El investigador de los procesos documentales tendría que proponerse construir historias de la misma manera que lo hacen aquéllos a quienes estudia. Así no sólo entendería los procesos al experimentarlos; también pasaría por su cuerpo el efecto liberador de la imaginación.

Tengo hambre. Esa es una realidad factual: el rugido de mi estómago lo comprueba.

6 de abril de 2020 – más tarde.

Bajé a la cocina y no vi a nadie. Las puertas de las habitaciones están cerradas; podrían estar guardados en sus cápsulas.

Pongo otro aleatorio de spotify.

Me asomo a la terraza. Los padres empujando a sus perros en sus carriolas y arrastrando a sus hijos con sus correas desaparecieron.

Suena Jeff Buckley cantando Lilac Wine.

I lost myself on a cool damp night

gave myself in that misty light

Extiendo la mano para tocar una hoja de la jacaranda. Una ráfaga de viento hace que mi diario se desprenda de mis manos como un pájaro que lucha por recuperar el vuelo.

When I think more than I want to think

I do things I never should do

Logro quedarme con una sola hoja como si fuera la pluma de un pájaro despelucado, mientras veo caer mi diario y quedarse enredado en las ramas del árbol.

I lost myself on a cool damp night

Termino de contar lo que me estaba sucediendo en la hoja suelta hasta que al darle vuelta descubro que no hay más espacio.

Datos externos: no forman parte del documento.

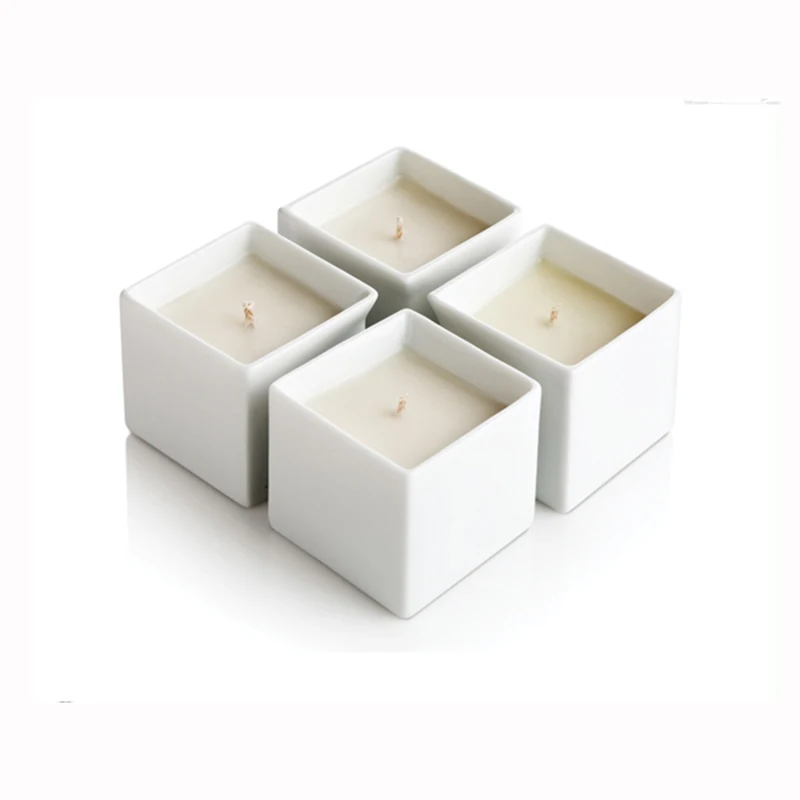 Massage Oil Square White Ceramic Candle Jar With Spout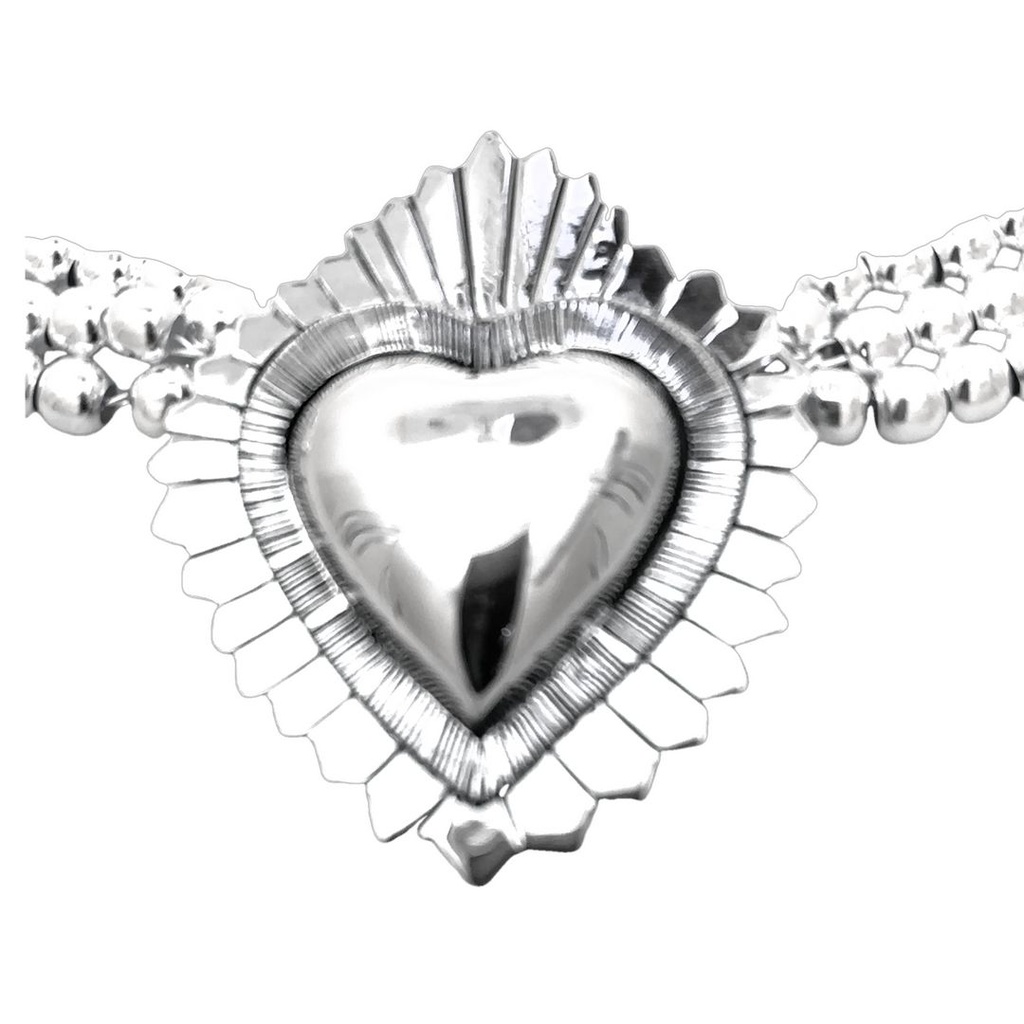 Silver Necklace Triple Bead Strand & Heart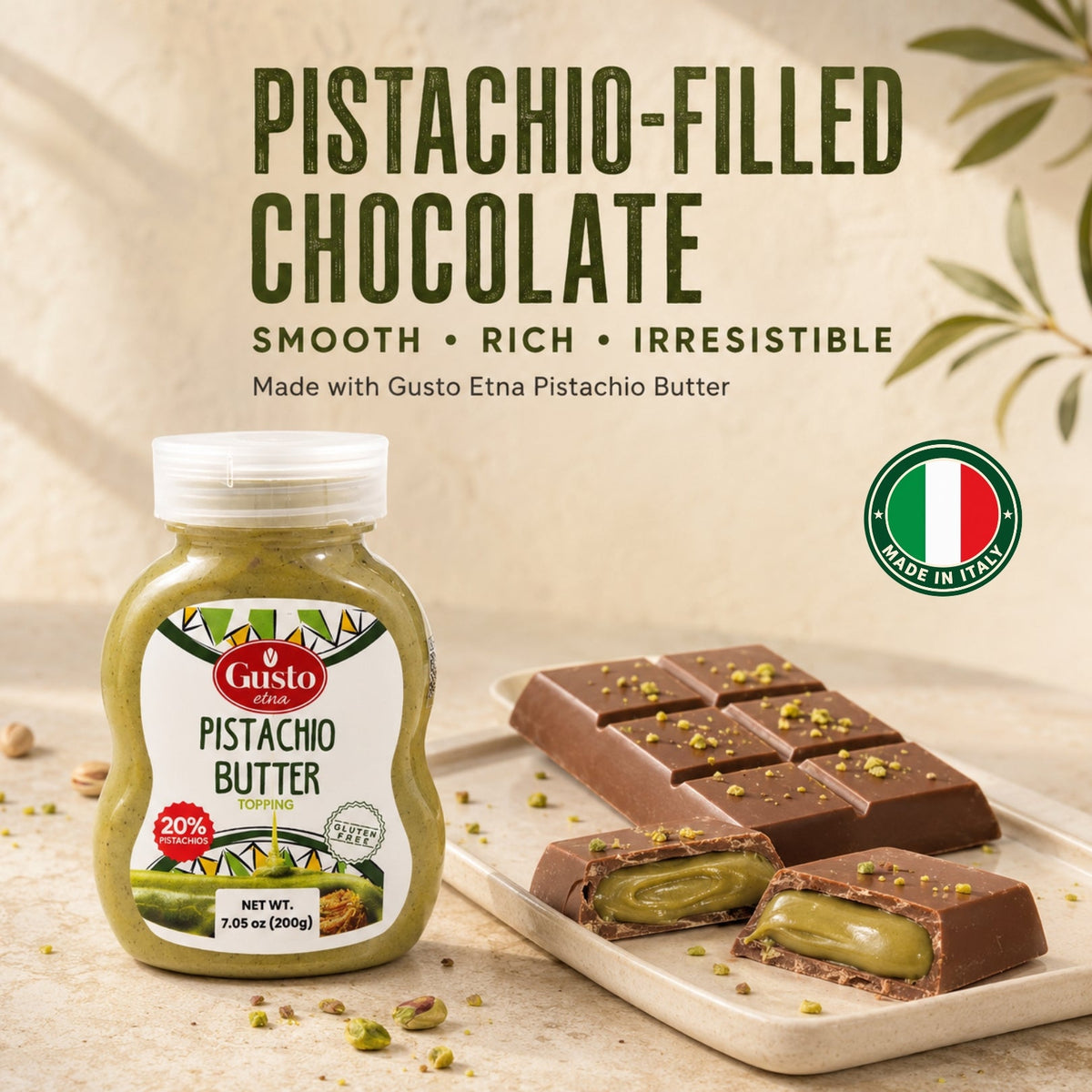 Gusto Etna Sicilian Pistachio Cream Squeeze Pouch (20% Pistachio) – 200g / 7.05 oz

Vencida, me dejo caer en la hamaca cediendo mi cuerpo a Lilac Wine para que se enrede en mi piel sin más palabras.

I lost myself on a cool damp night

I gave myself in that misty light

Was hypnotized by a strange delight

Under a lilac tree

*Mafer Galindo (Hermosillo, 1977). Es realizadora cinematográfica. Estudió Literatura y un Máster de Documental en Barcelona. Trabajó en la producción de Sangre, de Amat Escalante (Premio de la Crítica en el Festival de Cannes). Fue jefa de producción de La Influencia, de Pedro Aguilera, seleccionada en la Quincena de Realizadores.